Collections of Expressed Sequence Tags (ESTs) provide the most extensive available survey of the transcriptome of an organism and with it evidence for the existence of genes. They are indispensable for gene discovery, gene structure prediction, and genomic mapping. The price of the low-cost high-throughput data is that ESTs contain high error rates and are not very well annotated. The low quality sequence data can be improved by several processing steps and by clustering into gene-oriented clusters, which again can be assembled to contig sequences for further analyses.
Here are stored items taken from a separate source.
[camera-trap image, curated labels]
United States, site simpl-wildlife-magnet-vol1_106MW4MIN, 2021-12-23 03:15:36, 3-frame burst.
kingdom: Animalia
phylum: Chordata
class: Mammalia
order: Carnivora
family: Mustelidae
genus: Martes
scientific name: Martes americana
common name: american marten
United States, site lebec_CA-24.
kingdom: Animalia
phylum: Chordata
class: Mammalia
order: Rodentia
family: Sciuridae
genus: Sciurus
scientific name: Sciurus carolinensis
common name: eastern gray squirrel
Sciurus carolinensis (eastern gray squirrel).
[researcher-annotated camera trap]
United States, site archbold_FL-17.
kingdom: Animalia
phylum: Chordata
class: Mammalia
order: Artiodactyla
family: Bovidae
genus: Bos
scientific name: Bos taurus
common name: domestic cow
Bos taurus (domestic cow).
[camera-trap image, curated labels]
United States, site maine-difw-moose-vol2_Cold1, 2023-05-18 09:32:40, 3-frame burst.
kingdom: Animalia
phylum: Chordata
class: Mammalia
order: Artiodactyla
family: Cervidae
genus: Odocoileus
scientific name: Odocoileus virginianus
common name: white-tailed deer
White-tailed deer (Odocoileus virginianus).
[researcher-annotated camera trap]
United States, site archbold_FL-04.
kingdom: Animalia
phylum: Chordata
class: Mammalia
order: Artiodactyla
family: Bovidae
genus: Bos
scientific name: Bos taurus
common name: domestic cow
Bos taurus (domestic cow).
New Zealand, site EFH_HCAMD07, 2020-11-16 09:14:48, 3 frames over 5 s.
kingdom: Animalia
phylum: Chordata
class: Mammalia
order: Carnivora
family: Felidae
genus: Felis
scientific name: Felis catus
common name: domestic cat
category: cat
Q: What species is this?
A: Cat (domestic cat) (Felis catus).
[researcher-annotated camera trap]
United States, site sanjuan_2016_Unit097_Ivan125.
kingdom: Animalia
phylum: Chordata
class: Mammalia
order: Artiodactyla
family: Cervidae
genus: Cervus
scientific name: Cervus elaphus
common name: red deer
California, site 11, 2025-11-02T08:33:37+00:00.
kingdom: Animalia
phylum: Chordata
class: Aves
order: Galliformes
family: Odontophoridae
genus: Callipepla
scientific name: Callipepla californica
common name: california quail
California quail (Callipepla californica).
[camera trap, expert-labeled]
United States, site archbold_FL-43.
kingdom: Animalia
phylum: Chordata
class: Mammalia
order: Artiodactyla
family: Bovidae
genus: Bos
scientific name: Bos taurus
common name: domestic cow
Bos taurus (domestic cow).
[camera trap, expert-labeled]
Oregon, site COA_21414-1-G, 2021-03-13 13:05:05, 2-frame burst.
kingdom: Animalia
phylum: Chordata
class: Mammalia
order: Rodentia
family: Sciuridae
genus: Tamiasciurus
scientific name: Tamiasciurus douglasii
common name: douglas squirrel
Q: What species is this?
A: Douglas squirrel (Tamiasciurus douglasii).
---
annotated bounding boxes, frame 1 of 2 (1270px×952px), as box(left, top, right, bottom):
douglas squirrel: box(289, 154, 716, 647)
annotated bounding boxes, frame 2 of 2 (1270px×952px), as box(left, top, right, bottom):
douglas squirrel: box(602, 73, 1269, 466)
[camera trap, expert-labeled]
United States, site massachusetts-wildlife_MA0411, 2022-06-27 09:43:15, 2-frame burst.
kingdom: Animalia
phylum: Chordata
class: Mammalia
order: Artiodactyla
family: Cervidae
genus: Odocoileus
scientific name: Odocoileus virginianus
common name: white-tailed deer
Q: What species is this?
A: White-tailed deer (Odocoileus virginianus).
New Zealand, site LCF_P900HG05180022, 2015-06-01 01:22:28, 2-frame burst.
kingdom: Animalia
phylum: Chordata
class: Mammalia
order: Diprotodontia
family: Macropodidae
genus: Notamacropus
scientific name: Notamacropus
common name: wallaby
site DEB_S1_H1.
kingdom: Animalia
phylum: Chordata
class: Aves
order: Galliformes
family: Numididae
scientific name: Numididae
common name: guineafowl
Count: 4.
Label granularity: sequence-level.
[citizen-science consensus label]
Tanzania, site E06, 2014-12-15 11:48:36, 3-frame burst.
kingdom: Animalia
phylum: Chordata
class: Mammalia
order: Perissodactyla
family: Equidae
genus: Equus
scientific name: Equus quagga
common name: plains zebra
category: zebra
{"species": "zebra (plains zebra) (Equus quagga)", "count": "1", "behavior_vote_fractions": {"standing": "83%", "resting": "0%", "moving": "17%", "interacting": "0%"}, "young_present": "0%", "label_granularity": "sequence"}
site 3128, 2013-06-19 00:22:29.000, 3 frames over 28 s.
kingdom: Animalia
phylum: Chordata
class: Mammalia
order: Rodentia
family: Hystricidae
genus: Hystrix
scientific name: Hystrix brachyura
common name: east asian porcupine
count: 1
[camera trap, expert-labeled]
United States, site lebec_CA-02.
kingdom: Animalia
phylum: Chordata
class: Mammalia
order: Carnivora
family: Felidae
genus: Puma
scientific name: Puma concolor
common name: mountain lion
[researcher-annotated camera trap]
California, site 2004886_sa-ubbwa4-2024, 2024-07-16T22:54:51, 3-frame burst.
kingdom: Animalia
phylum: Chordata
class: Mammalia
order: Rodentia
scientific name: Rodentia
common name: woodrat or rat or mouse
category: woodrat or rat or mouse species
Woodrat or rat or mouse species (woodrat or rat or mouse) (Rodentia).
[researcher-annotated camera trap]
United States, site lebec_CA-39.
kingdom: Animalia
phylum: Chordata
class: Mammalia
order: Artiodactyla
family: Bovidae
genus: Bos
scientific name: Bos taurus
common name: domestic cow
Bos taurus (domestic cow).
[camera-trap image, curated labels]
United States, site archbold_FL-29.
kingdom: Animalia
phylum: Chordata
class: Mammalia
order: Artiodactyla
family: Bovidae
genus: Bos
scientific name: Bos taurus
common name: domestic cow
The first part of this thesis describes an EST clustering pipeline that makes use of enhanced suffix arrays as implemented in the software tool Vmatch. Enhanced suffix arrays are a data structure that has been shown to be as powerful as suffix trees, with the advantage of a reduced space requirement and reduced processing time. Further on, enhanced suffix arrays have been shown to be superior to other matching tools for a variety of applications. We will validate the clustering results based on a "gold-standard" EST data set of Arabidopsis thaliana and compare the result to other widely used clustering tools. The implemented clustering pipeline takes advantage of the underlying database and enables unique batch functionality of mapping results from other organisms to the species of interest.
For some species, EST projects provide the only information about their gene content. One of these species is the African clawed frog Xenopus laevis. Research using this model system has provided critical insights into the mechanisms of early vertebrate development and cell biology. Despite of the interest in this model organism, no genome project is currently ongoing, and EST and cDNA sequences are the only resource available. To further improve Xenopus as a non-mammalian model system, one of the goals of highest priority is the generation of ESTs and full length cDNA collections, as they facilitate functional assays, one of the particular strengths of Xenopus.
We have applied the EST clustering pipeline described in the first part of this thesis to Xenopus laevis ESTs, both to identify full length protein encoding sequences and full length cDNA clones. The unique database system XenDB supports comparative approaches between Xenopus laevis and other model systems, and enables the retrieval of their potential full length clones.